だがこの装甲の徹甲弾に対する効果は依然理想的ではなかった。そこで各国の設計者たちは申し合わせたかのようにセラミックに思い至った。すぐにセラミック挟層をはめ込んだ外部吊り下げ式複合装甲が出現し始めた。例えば我が国が生産した85III型戦車にはもうセラミック挟層を含む複合装甲ブロックが吊り下げ装備されていた(図参照)。一方イスラエルも多種の外部吊り下げ式複合セラミック装甲を研究開発し、いろいろな機種の戦車の改造に用いた。

(頑住吉注:原ページのここにある画像のキャプションです。「外部吊り下げ型セラミック複合装甲ブロックを装備した国産85III型戦車」)

この他さらに多くの国が多種多様の形式を採用して成型炸薬弾に対する防御能力を増加させた。例えばイスラエルは国産の「メルカバ」戦車の砲塔後部に数十本の太い鉄製の鎖を吊り下げてロケット弾の弾道を妨害し、有効な角度での弾頭の爆発を不能にし、砲塔後部の防御を達成させるのに使った。一方スウェーデンの「S」型戦車はより徹底しており、直接車体前部に1m近い高さの鉄柵を立て、しかも高度の機密として数十年の長きに渡って隠していた。同時に「S」戦車はさらに扁平なジェリカンをスチールワイヤーでつなげて車体の両側に吊るし、付加装甲に充当した。

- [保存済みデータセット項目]
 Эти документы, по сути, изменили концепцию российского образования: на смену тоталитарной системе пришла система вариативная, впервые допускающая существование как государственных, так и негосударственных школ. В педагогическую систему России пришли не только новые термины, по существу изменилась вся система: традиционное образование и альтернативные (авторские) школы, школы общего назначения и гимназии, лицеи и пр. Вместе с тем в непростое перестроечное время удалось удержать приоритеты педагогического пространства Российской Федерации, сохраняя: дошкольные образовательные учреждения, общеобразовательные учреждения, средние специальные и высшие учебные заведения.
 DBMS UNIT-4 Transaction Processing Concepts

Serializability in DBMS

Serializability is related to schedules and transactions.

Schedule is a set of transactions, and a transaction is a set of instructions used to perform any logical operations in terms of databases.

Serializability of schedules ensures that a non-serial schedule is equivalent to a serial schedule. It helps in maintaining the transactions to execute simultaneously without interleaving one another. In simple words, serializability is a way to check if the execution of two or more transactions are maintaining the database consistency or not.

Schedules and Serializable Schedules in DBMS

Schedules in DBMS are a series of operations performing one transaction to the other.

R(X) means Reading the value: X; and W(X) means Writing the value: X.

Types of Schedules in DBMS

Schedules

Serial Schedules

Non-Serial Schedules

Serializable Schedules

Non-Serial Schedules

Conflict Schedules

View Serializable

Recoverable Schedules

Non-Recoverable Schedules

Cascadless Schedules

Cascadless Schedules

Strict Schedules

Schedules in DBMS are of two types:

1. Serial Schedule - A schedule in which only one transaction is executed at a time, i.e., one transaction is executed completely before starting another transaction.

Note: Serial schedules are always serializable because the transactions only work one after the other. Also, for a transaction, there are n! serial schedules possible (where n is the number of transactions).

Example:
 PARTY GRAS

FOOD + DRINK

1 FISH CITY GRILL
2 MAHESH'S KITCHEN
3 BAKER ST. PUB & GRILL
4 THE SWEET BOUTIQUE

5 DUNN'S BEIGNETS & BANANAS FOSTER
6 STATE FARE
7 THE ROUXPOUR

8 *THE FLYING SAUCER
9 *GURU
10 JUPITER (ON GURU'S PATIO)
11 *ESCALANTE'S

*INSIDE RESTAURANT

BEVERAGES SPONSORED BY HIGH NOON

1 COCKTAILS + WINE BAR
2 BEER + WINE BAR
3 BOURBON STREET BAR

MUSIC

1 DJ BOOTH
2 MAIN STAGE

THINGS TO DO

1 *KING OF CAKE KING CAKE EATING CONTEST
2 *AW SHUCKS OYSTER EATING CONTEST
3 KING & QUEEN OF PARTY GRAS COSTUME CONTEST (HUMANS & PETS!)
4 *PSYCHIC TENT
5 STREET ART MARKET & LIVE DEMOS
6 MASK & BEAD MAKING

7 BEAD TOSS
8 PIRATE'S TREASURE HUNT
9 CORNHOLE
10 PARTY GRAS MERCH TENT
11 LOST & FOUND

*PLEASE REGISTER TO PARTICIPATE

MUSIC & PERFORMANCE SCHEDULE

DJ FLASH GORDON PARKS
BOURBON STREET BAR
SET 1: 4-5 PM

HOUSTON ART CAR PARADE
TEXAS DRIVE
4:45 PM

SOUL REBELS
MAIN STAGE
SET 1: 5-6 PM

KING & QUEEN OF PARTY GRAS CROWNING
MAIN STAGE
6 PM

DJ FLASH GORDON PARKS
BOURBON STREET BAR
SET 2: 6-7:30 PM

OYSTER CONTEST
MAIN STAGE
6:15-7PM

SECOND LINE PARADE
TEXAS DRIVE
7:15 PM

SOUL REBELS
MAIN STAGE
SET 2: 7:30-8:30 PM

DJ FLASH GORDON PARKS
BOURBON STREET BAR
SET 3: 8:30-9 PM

- [次の課題]
[A] 抜粋によると、スウェーデンの「S」型戦車は車体前部に何を立てたか。
[B] 抜粋のうち、「この他さらに多くの国が多種多」を含む語句で始まり「吊るし、付加装甲に充当した。」で終わる部分を、一字も変えずに書き写せ。

- [解答一覧]
[A] 1m近い高さの鉄柵を直接立てた。

[B]
この他さらに多くの国が多種多様の形式を採用して成型炸薬弾に対する防御能力を増加させた。例えばイスラエルは国産の「メルカバ」戦車の砲塔後部に数十本の太い鉄製の鎖を吊り下げてロケット弾の弾道を妨害し、有効な角度での弾頭の爆発を不能にし、砲塔後部の防御を達成させるのに使った。一方スウェーデンの「S」型戦車はより徹底しており、直接車体前部に1m近い高さの鉄柵を立て、しかも高度の機密として数十年の長きに渡って隠していた。同時に「S」戦車はさらに扁平なジェリカンをスチールワイヤーでつなげて車体の両側に吊るし、付加装甲に充当した。